RECORDED INFORMATION:

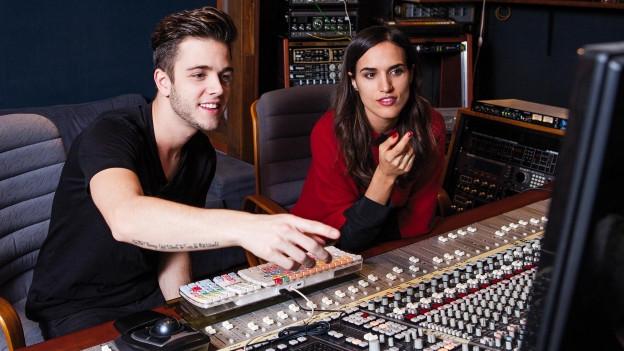 Lea Lu und Luca Hänni haben in 48 Stunden einen Song zusammen geschrieben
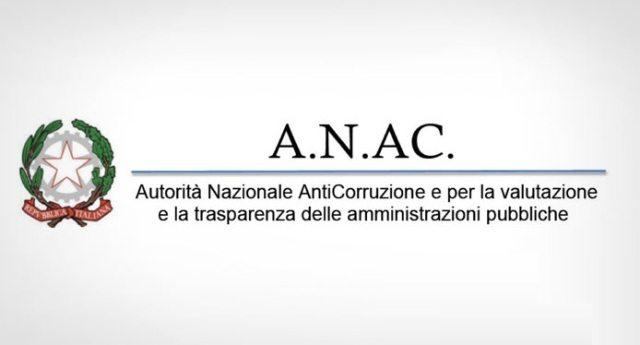 Appalti: Il Governo elimina l'Anac. Sapete cosa significa? Il più grande regalo alla corruzione che la storia ricordi. Ancora un grazie di cuore a Gentiloni/Renzi...!!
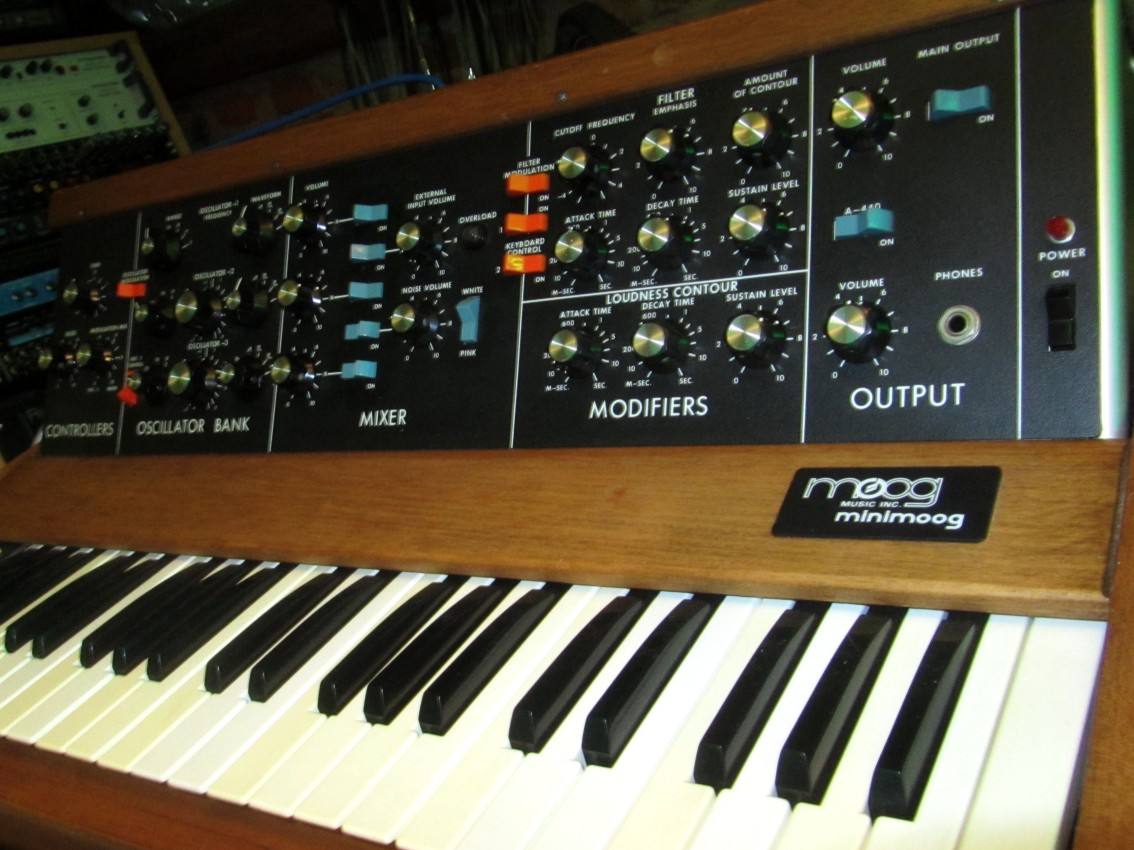 Studio2012-246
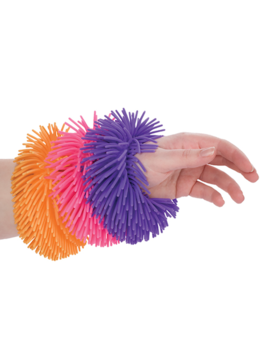Classroom Aid Squigglets Sensory Bracelets - Available in Multi Colors!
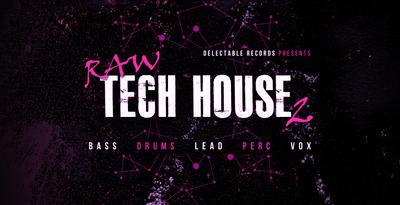 Raw tech house 2 512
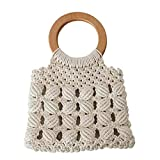 Boho - Bolsa de ganchillo para mujer, de algodón, tejida a mano, con mango redondo de madera, 2 colores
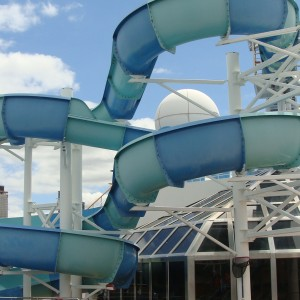 The waterslide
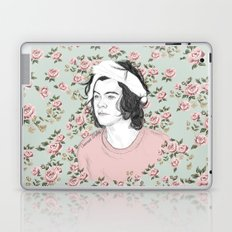 H circle floral  Laptop & iPad Skin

PROMPT:
Give the listing again, exactly as it appears, but without its images.

ANSWER BOX:
 Lea Lu und Luca Hänni haben in 48 Stunden einen Song zusammen geschrieben
 Appalti: Il Governo elimina l'Anac. Sapete cosa significa? Il più grande regalo alla corruzione che la storia ricordi. Ancora un grazie di cuore a Gentiloni/Renzi...!!
 Studio2012-246
Classroom Aid Squigglets Sensory Bracelets - Available in Multi Colors!
 Raw tech house 2 512
 Boho - Bolsa de ganchillo para mujer, de algodón, tejida a mano, con mango redondo de madera, 2 colores
 The waterslide
 H circle floral  Laptop & iPad Skin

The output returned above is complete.